* PASSAGE *
* BEGIN *

Nicole Caragiannides:

Was it weird for others that were state side to watch it on television

Robert Malak:

you know what I bet you very few sailors that were state side in San Diego, we were all living on the naval training base, I don't think anyone ever really gave us an opinion on how they felt on Vietnam. It was just something we saw on the TV, it was remote. We didn't have any thing to do with it, we weren't on a ship lobbing shells at the enemy. We were sitting comfortable in a legal office.

Nicole Caragiannides:

do you have any feeling of guilt that you got to stay state side?

Robert Malak:

No guilt on my part, as I reflect on it now I 'm thankful that I wasn't in Vietnam.

Because so many people, like my friend over here in purple heart. They came back different people. He saw a lot of people dying around him, how does do for somebody psychologically when they leave the service and come back in a civilian level it changes them forever. They have nightmares in my friends case he would go into his apartment close doors close the curtain and sit in the chair with a gun thinking that the enemy was going to come into his house, and this was many years after service. Those memories just stay with you, they some how never leave, I hear so many of the Vietnam veterans, say they had ptsd.

Nicole Caragiannides:

What's that?

* END *

* DATASET ENTRIES *
* BEGIN *

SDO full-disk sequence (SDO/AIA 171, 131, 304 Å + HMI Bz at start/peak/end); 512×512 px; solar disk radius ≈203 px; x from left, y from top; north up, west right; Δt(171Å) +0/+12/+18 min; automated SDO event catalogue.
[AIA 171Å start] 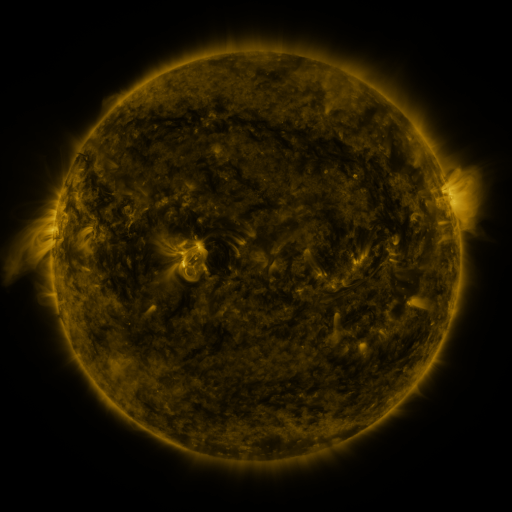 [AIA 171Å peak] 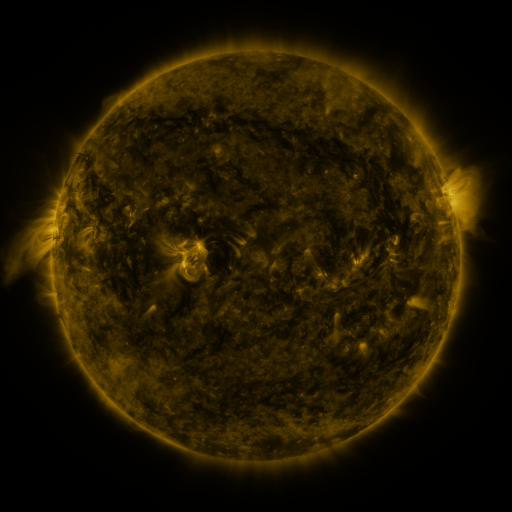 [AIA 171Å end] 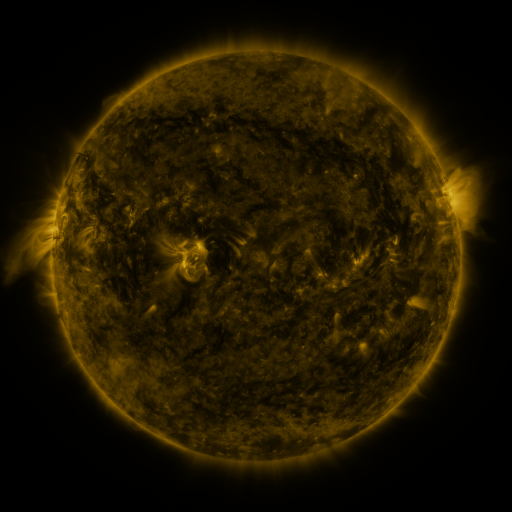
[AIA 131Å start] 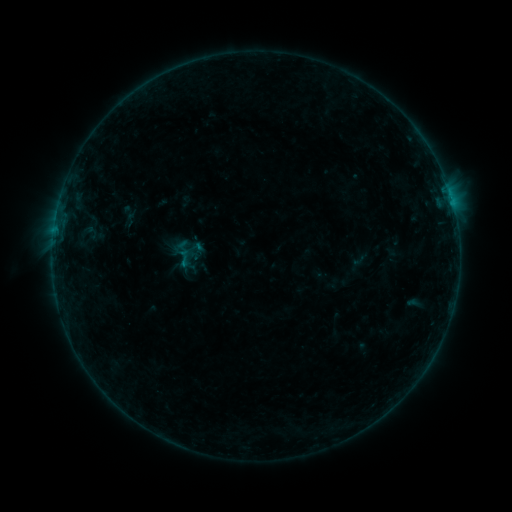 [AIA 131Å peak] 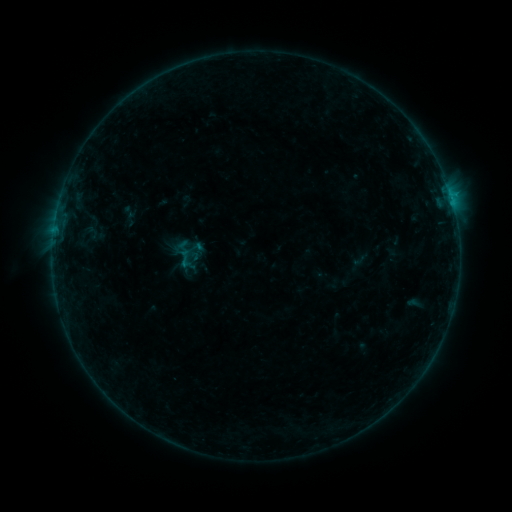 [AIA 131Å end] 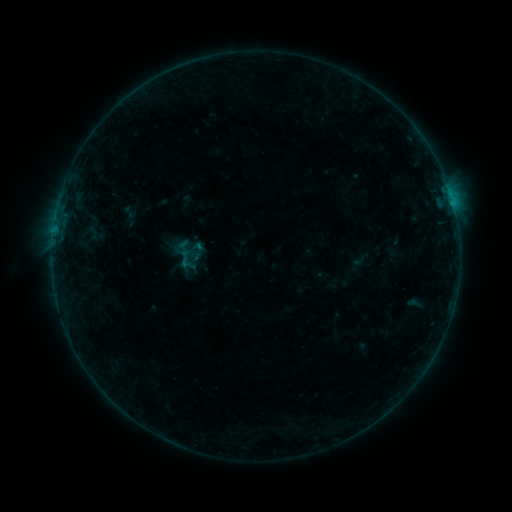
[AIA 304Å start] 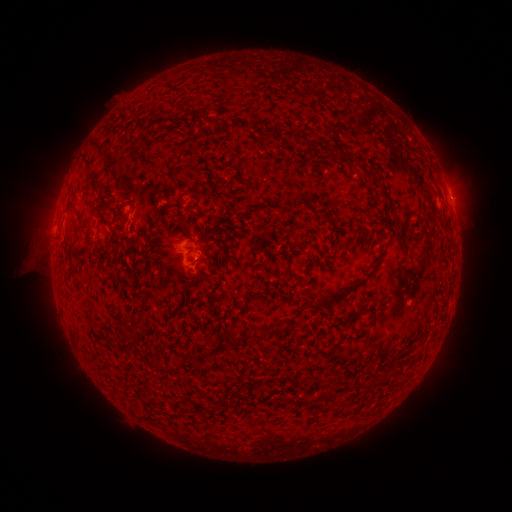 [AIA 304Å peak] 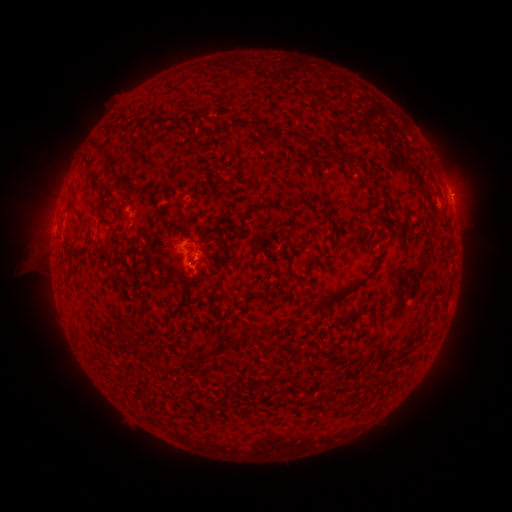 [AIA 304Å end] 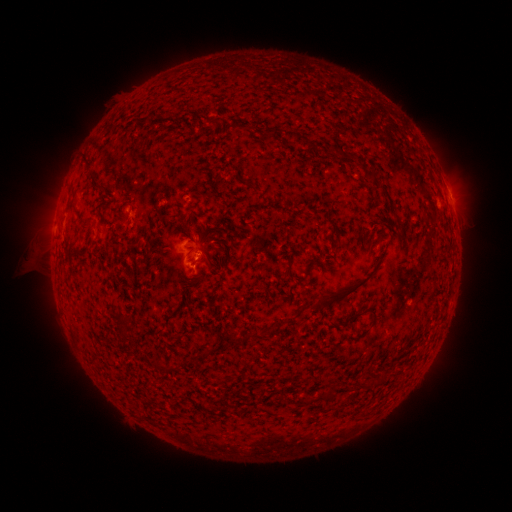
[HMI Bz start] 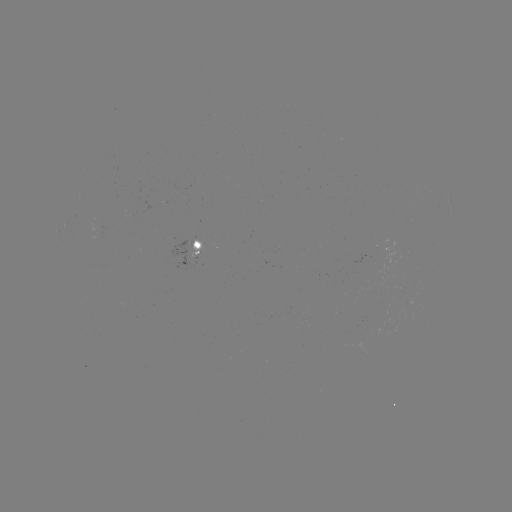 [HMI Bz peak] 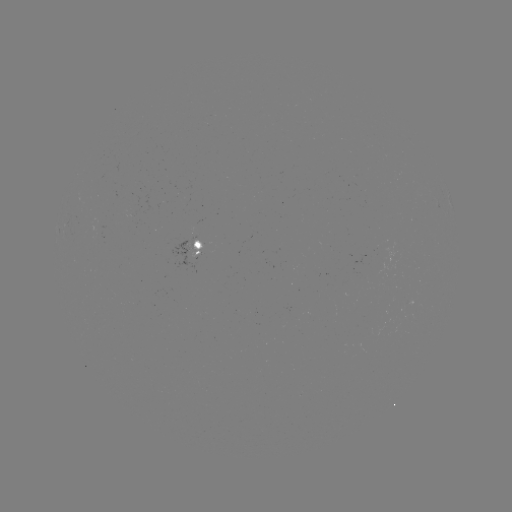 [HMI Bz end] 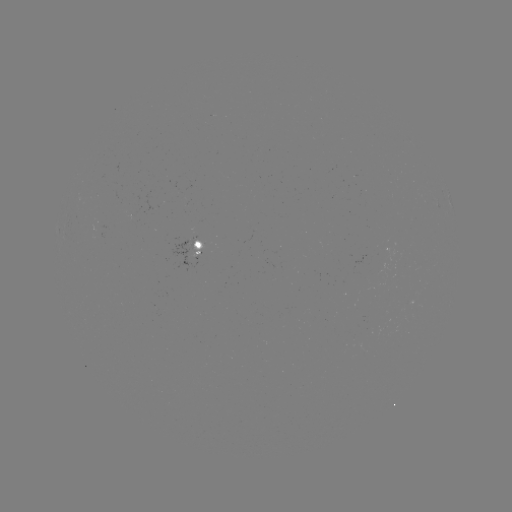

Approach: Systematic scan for B2.6 flare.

* END *

* WHAT THIS TASK INVOLVES *
Reproduce the part of the Vietnam interview between "Because so many" and "What's that?", inclusive, word for word.

* SOLUTION *
Because so many people, like my friend over here in purple heart. They came back different people. He saw a lot of people dying around him, how does do for somebody psychologically when they leave the service and come back in a civilian level it changes them forever. They have nightmares in my friends case he would go into his apartment close doors close the curtain and sit in the chair with a gun thinking that the enemy was going to come into his house, and this was many years after service. Those memories just stay with you, they some how never leave, I hear so many of the Vietnam veterans, say they had ptsd.

Nicole Caragiannides:

What's that?